Por Pedro Miguel
En la Estrategia Nacional de Paz y Seguridad vigente está considerado un cambio de paradigma en materia de políticas públicas que incluya la regulación de la mariguana y de todas las drogas actualmente prohibidas, así como la sustitución de leyes y medidas punitivas por programas de prevención, atención y superación de las adicciones.
La regulación de la posesión y consumo de mariguana para uso recreativo es un paso adelante en materia de libertades y un logro para consumidores, quienes dejarán de ser criminalizados. La regulación de la siembra para autoconsumo, por otra parte, contribuye en alguna medida a debilitar la producción y el comercio ilegal de cannabis. Sin embargo, la normativa en discusión en el Senado plantea enormes dificultades para su aplicación desde una perspectiva policial y su ambigüedad abre un amplio margen a la discrecionalidad, la arbitrariedad y los abusos.
En el proceso legislativo se eludió el más básico de los aspectos del consumo de cannabis, que no es policial ni de salud, sino de ética social: la potestad del Estado para determinar qué sustancias pueden ser consumidas por los ciudadanos y cuáles no. A falta de argumentos racionales que justifiquen tal facultad, se dice que el propósito de la prohibición es combatir las adicciones. Desde una perspectiva de salud pública, igual de eficaz sería prohibir la hipertensión.
El aceptar la prohibición en esta materia conduce de manera inevitable a la hipocresía legal porque es inaplicable, no sólo en el caso de los estupefacientes actualmente penalizados, sino también en el de sustancias cuyo consumo abusivo deriva en graves problemas de salud pública: si la legislación antidrogas fuese racional, tendría que incluir entre las sustancias prohibidas el tabaco, el alcohol, los solventes, las bebidas a base de taurina, los antidepresivos de libre venta, la Coca-Cola y el azúcar refinada, a granel o como insumo de la industria alimentaria.

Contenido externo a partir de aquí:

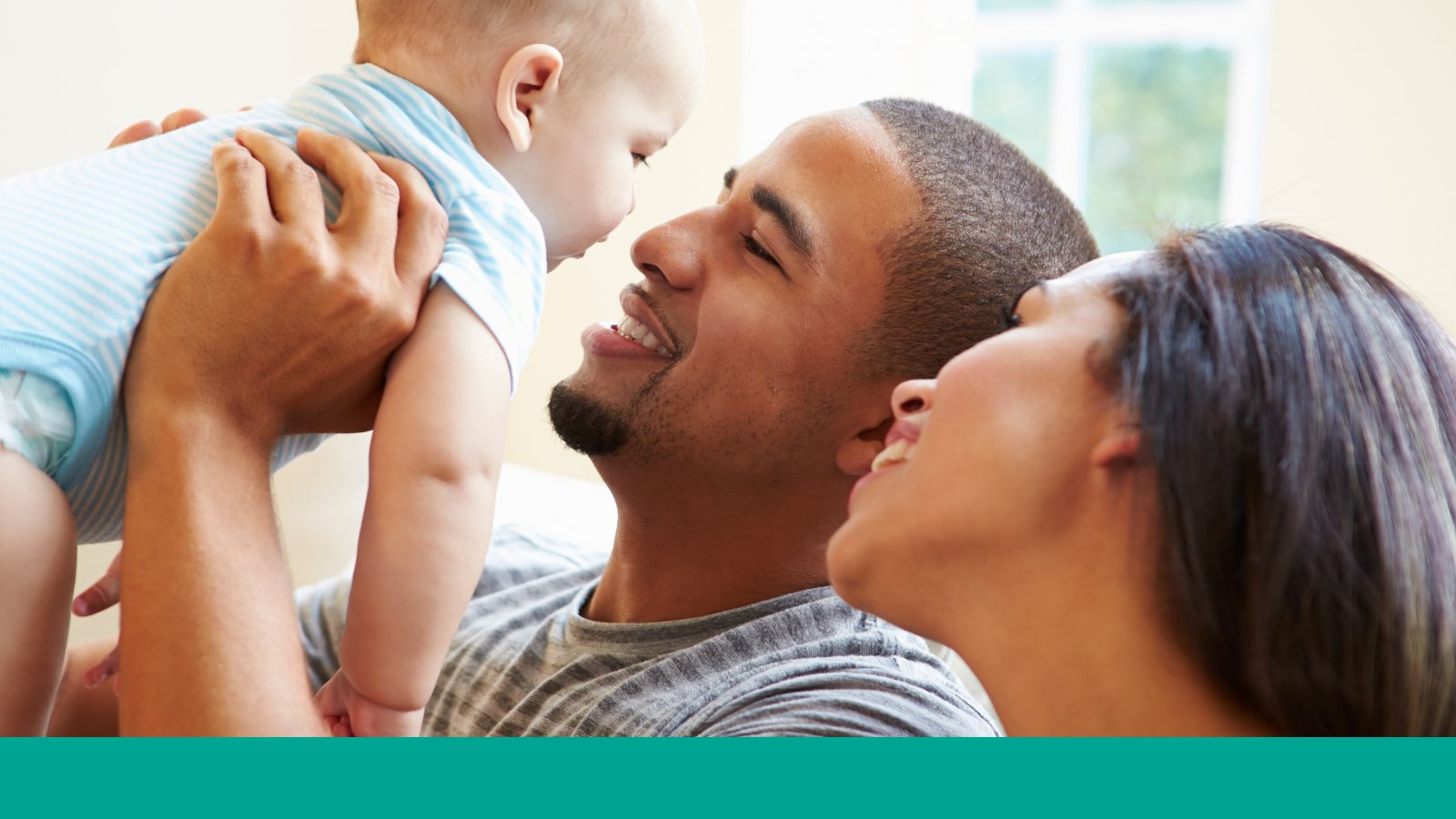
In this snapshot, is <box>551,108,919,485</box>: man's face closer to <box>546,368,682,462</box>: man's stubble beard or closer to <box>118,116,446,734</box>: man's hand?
<box>546,368,682,462</box>: man's stubble beard

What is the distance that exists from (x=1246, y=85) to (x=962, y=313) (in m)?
3.13

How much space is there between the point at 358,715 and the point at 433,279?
352 millimetres

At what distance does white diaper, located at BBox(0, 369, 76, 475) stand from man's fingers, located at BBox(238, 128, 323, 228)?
23 cm

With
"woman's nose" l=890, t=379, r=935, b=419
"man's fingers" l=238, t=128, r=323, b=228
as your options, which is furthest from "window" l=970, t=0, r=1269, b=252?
"man's fingers" l=238, t=128, r=323, b=228

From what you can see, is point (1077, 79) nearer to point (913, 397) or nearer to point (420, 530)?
point (913, 397)

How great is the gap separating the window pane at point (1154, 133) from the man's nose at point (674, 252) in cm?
335

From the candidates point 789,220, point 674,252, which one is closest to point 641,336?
point 674,252

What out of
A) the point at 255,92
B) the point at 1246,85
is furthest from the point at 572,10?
the point at 1246,85

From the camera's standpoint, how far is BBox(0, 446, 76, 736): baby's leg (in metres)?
0.93

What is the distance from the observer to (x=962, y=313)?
1370 millimetres

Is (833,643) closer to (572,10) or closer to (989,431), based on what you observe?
(989,431)

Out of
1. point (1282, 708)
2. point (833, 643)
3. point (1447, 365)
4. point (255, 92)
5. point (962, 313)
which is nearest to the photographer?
point (1282, 708)

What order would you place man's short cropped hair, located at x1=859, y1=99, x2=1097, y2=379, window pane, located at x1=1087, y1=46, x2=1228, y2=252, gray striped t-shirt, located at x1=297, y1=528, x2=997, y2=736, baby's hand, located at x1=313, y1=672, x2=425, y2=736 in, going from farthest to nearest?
1. window pane, located at x1=1087, y1=46, x2=1228, y2=252
2. man's short cropped hair, located at x1=859, y1=99, x2=1097, y2=379
3. gray striped t-shirt, located at x1=297, y1=528, x2=997, y2=736
4. baby's hand, located at x1=313, y1=672, x2=425, y2=736

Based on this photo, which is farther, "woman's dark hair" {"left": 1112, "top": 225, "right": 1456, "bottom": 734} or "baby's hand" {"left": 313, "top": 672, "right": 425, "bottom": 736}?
"baby's hand" {"left": 313, "top": 672, "right": 425, "bottom": 736}
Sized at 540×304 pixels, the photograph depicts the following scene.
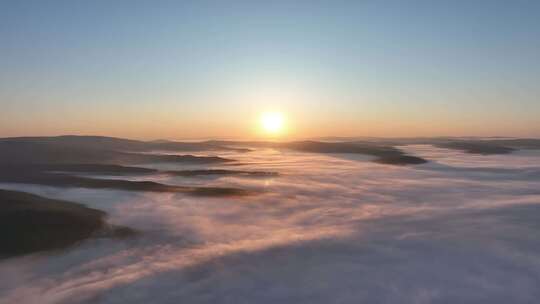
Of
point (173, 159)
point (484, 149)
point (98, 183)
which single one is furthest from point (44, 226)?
point (484, 149)

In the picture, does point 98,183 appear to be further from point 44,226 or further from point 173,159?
point 173,159

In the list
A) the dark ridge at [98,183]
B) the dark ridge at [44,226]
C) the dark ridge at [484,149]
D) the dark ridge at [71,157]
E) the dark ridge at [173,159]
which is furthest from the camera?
the dark ridge at [484,149]

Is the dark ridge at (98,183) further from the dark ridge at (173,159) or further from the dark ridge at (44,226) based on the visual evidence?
the dark ridge at (173,159)

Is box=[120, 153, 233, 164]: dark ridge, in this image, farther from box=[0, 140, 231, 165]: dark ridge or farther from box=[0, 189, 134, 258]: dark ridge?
box=[0, 189, 134, 258]: dark ridge

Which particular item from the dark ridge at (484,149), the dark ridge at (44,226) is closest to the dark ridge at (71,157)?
the dark ridge at (44,226)

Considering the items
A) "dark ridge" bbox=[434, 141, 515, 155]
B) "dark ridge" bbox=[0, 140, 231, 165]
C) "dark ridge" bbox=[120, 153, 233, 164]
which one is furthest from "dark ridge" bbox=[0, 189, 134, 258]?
"dark ridge" bbox=[434, 141, 515, 155]

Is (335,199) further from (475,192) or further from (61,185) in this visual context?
(61,185)
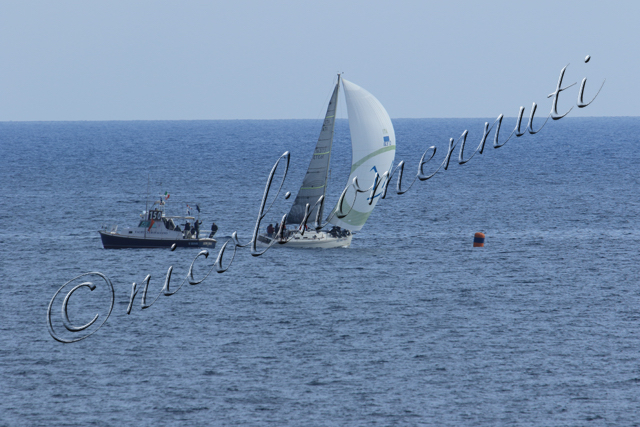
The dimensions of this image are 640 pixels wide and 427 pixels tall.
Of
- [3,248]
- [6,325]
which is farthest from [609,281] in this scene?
[3,248]

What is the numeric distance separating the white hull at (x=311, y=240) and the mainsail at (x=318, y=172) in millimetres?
2827

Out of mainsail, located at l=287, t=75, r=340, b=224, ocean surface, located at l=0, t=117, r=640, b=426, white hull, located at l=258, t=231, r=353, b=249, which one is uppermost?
mainsail, located at l=287, t=75, r=340, b=224

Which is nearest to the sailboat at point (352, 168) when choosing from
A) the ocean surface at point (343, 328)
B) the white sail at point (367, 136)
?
the white sail at point (367, 136)

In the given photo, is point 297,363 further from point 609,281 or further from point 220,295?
point 609,281

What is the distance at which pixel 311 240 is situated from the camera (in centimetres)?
7644

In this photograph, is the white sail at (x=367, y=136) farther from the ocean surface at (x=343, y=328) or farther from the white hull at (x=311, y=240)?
the ocean surface at (x=343, y=328)

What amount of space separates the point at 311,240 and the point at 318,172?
725 centimetres

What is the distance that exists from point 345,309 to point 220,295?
1038cm

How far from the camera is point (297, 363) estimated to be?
1797 inches

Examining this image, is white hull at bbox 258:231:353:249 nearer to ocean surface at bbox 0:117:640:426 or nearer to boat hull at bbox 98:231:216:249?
ocean surface at bbox 0:117:640:426

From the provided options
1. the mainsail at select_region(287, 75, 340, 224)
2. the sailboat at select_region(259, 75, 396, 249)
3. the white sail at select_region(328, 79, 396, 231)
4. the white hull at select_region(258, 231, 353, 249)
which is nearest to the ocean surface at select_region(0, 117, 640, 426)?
the white hull at select_region(258, 231, 353, 249)

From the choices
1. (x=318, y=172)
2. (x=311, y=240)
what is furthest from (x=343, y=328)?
(x=318, y=172)

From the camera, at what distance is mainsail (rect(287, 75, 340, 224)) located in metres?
78.0

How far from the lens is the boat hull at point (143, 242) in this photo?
7625 cm
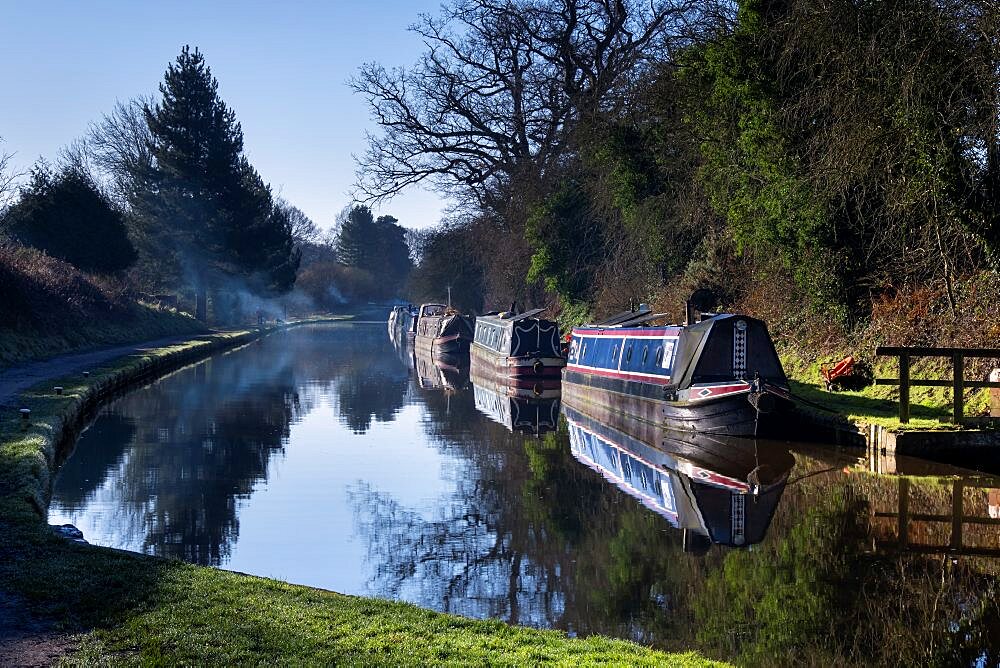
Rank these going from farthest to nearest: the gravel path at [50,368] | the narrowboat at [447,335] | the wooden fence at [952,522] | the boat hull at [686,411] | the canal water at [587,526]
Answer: the narrowboat at [447,335] < the gravel path at [50,368] < the boat hull at [686,411] < the wooden fence at [952,522] < the canal water at [587,526]

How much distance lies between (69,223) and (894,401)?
28.9 m

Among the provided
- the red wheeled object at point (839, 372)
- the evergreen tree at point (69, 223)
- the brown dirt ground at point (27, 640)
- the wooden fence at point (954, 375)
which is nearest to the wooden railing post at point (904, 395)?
the wooden fence at point (954, 375)

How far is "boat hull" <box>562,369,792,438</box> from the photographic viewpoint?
14594 mm

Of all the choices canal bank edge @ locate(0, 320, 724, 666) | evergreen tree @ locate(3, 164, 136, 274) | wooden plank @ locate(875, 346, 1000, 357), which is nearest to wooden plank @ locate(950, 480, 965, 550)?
wooden plank @ locate(875, 346, 1000, 357)

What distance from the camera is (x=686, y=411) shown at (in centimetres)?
1545

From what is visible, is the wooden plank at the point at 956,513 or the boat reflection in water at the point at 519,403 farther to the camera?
the boat reflection in water at the point at 519,403

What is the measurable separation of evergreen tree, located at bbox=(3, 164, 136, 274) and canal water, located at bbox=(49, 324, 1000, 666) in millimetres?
19374

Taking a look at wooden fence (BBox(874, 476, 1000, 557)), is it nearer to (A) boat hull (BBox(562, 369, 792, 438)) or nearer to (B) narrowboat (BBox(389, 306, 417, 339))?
(A) boat hull (BBox(562, 369, 792, 438))

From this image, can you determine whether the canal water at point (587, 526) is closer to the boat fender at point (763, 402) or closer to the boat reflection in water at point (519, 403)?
the boat fender at point (763, 402)

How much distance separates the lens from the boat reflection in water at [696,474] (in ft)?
32.6

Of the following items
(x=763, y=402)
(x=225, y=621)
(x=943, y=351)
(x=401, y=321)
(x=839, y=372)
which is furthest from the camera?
(x=401, y=321)

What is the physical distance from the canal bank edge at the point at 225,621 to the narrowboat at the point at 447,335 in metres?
30.4

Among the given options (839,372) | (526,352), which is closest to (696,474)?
(839,372)

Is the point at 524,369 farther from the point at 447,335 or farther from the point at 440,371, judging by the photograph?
the point at 447,335
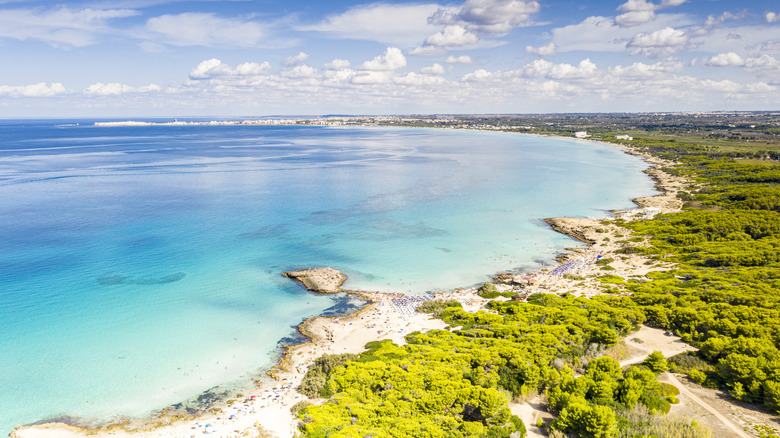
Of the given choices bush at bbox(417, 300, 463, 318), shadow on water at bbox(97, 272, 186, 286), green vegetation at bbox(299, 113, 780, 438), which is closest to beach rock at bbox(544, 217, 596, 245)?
green vegetation at bbox(299, 113, 780, 438)

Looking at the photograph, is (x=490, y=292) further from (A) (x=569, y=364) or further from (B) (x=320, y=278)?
(B) (x=320, y=278)

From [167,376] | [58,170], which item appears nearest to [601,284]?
Answer: [167,376]

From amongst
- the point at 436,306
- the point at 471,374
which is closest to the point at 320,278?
the point at 436,306

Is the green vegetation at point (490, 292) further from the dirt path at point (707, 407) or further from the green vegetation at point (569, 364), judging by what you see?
the dirt path at point (707, 407)

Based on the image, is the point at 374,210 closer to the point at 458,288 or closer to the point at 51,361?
the point at 458,288

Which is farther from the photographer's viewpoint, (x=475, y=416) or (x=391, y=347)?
(x=391, y=347)

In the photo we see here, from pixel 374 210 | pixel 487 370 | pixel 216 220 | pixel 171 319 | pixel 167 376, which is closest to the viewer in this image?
pixel 487 370
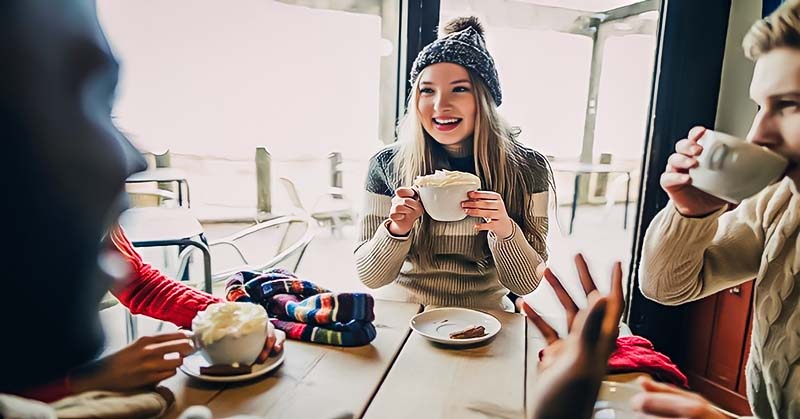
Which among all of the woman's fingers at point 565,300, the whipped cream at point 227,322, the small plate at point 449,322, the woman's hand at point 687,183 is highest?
the woman's hand at point 687,183

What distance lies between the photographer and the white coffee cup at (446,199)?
824mm

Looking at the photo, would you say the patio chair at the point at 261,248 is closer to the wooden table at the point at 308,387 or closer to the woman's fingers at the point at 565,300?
the wooden table at the point at 308,387

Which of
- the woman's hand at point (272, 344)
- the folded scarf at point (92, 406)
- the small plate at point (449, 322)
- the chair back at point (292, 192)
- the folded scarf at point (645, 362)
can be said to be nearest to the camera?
the folded scarf at point (92, 406)

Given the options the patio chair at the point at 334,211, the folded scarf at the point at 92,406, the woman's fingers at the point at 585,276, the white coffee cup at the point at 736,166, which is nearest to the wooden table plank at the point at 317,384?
the folded scarf at the point at 92,406

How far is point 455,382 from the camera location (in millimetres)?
649

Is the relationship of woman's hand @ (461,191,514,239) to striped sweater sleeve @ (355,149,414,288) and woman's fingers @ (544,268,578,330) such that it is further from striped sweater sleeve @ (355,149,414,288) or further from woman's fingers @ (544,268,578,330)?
woman's fingers @ (544,268,578,330)

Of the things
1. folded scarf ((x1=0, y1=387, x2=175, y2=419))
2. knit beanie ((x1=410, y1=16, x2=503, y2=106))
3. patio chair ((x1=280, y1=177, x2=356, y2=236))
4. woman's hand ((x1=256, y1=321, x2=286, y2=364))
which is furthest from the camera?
patio chair ((x1=280, y1=177, x2=356, y2=236))

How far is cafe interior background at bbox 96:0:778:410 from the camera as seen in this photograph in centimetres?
42

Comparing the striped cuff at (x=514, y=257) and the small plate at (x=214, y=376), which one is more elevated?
the striped cuff at (x=514, y=257)

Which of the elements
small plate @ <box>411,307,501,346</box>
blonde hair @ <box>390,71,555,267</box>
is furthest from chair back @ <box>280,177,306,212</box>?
small plate @ <box>411,307,501,346</box>

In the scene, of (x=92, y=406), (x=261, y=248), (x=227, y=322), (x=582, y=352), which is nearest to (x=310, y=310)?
(x=227, y=322)

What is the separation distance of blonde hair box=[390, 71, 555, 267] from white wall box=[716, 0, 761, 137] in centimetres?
66

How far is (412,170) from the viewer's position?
1.17 m

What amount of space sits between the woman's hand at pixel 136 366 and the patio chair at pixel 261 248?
1.05 feet
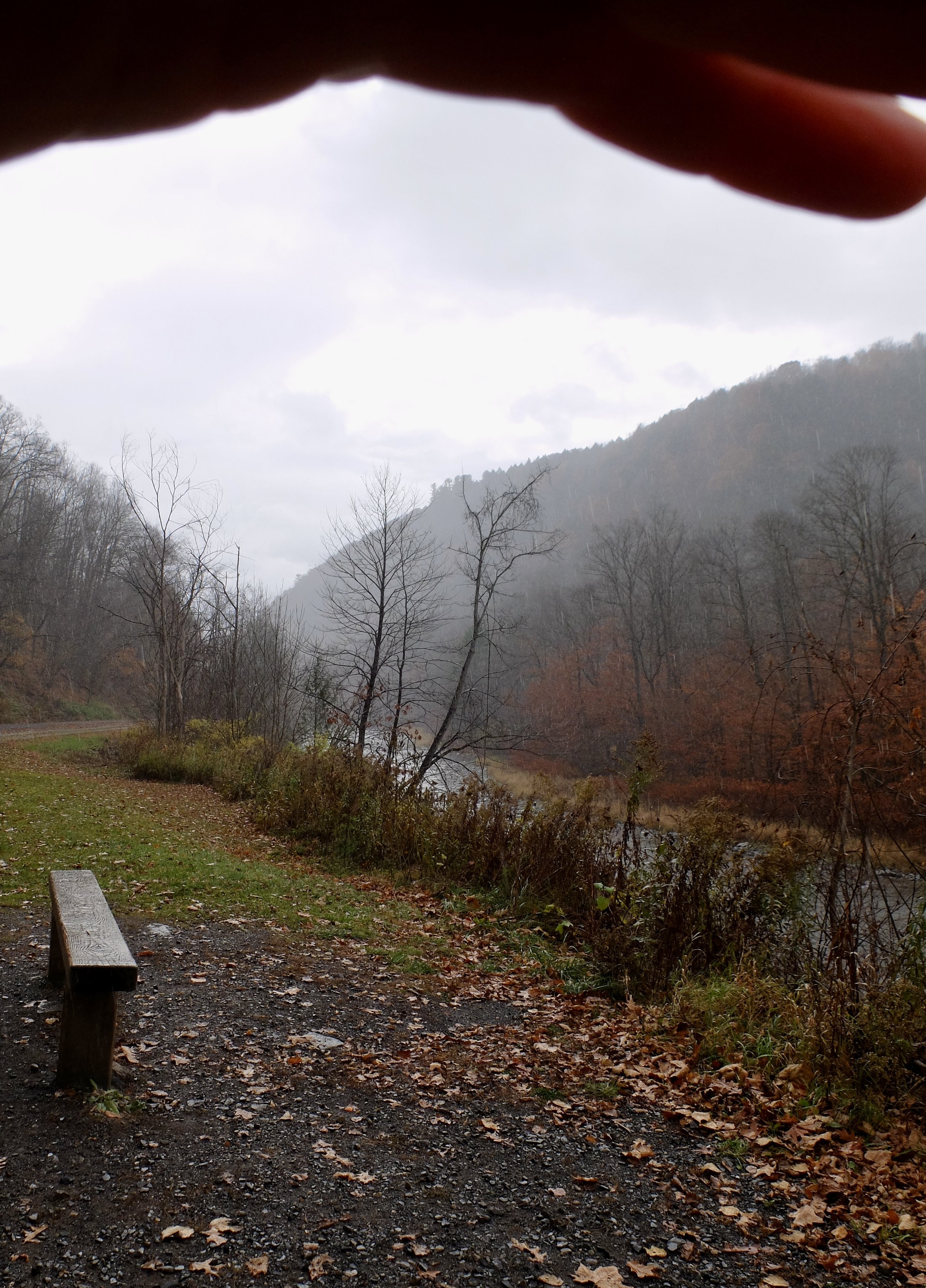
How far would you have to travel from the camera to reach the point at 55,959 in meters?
4.68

El narcotráfico, con toda la descomposición institucional y social que genera, es hijo de la prohibición. La degradación de los adictos, también. El surgimiento de nuevas y devastadoras drogas, también. La prohibición ha sido clave para convertir el trasiego de drogas en un sector de la economía y para hacer del narcotráfico uno de los principales generadores de empleo, de divisas, de corrupción, de muertos, heridos y presos. Regular o incluso eliminar la prohibición de un pequeño porcentaje del catálogo de sustancias ilícitas no incidirá de manera significativa en esa problemática; simplemente, confirmará la hipocresía del marco legal.
Sin embargo, la discusión legislativa se ha olvidado de lo sustancial para enfocarse en lo policial e incluso ha desembocado en un jaloneo por gramos de más o de menos. Ha soslayado el problema fundamental de si es o no correcto lucrar con lo despenalizado –todo lo que genera ganancias tiende a expandir su mercado– o si, por el contrario, la producción, la distribución y el consumo de cannabis deben verse como actividades inevitables pero susceptibles de ser mantenidas fuera de las lógicas comerciales y vistas, en cambio, como asuntos de interés público.
Regular ciertas modalidades de producción, comercio y consumo de mariguana no es hacer historia, sino hacer historieta. Es tiempo de poner sobre la mesa el necesario cambio de políticas públicas en materia de drogas: o se sigue por la senda contraproducente e hipócrita de la “guerra contra las drogas” (por más que se haya logrado evolucionar de esa barbarie a una suerte de “conflicto de baja intensidad contra las drogas”) o se asume la necesidad de acabar con el enfoque prohibicionista y se construye una estrategia de combate a las adicciones. Ambos enfoques no pueden ser complementarios; son, en cambio, mutuamente excluyentes.
Se ha dicho que el contexto internacional haría imposible una despenalización total y completa de sustancias, ya sea porque Washington pondría el grito en el cielo, porque México es signatario de instrumentos internacionales vinculatorios, porque no hay otra nación que haya dado semejante paso o por las tres razones. Ciertamente las condiciones externas complicarían, pero no harían imposible la decisión de acabar con la prohibición de las drogas hoy vedadas. Si por algo se ha podido calificar a México de potencia con presencia mundial es por la capacidad, habilidad y experiencia de su diplomacia, que en no pocas ocasiones ha convertido en propicias circunstancias que parecían trágicamente adversas.
En el fondo, la decisión es entre adoptar la visión conservadora, represiva y moralista según la cual nacemos con una inclinación al mal y que aconseja en consecuencia la prohibición y el castigo, o abrazar la perspectiva humanista que afirma que las personas son producto de sus circunstancias, su educación y su entorno, y en última instancia dignas y merecedoras de la libertad. Lo segundo sería hacer historia.